POEMS IN THE NAVAJO (AND OTHER) MANNER(S): 73 page chapbook



Although these seventy-three pages of poetry are divided into a dozen sections, about half thematic and half formal, the collection features two other specific patterns –-again, thematic and formal. In many cases, a poem at or near the end of a section loops to the first one in the next.

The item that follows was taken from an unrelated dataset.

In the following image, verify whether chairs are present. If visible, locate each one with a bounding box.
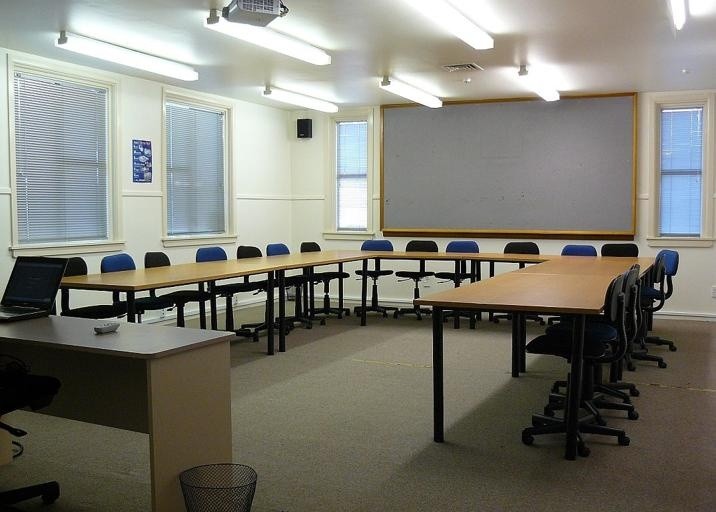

For instance, the imagery in #7 of “Poems in the Navajo Manner” blends very old rocks with computer motherboards, and the first poem in “Age” speaks with the voice of an old man describing old Manhattan buildings. The “Age” section is, in turn, linked to “Politics” by “Sleepless Man,” a body crumble poem, and “War Has Broken Out,” in which the aging body is a microcosm for the warring planet. Metrically, the poems also divide into older and newer. To generalize, the ones in traditional meter (such as “Farewell Kiss” and the three sort-of sonnets) are accentual-syllabic and use a long line, seven to ten or more syllables. The more modern, more oral ones are either in verse paragraphs, where the unit is approximately a long breath; or in very short lines, one to four syllables, organized either by sound clusters (“Rhyme-Scale Poem”) or by a stuttering, hopping meter that might feel to some readers like a sort of unholy alliance between Emily Dickinson and Puff Daddy (“Vacation Plans” and “The Pre-Death Scene”).


CONTENTS:

Poems in the Navajo Manner (7)
Age (5)
Politics (4)
Cats (2)
Maine (11)
City (9)
The Eating Variations (5)
Four Sonnets, of Sorts
Very Short Poems (8)
Skinny Poems (4)
Farewell Kiss (1)
Acknowledgments

3-10
11-14
15-18
19-21
22-34
35-47
48-52
53-56
57-58
59-70
72
73



SAMPLES
:

Inside Out

The panel on the side of the bus says “Maidenform,”
but the models are clothed, their underwear, well, under.
The passengers, however –men, women-- are topless,
as you can see when the bus goes by at night, lit up.
I can’t make out the driver. He’s on the other side.
I’d like to ask, but it says “You may not talk to him.”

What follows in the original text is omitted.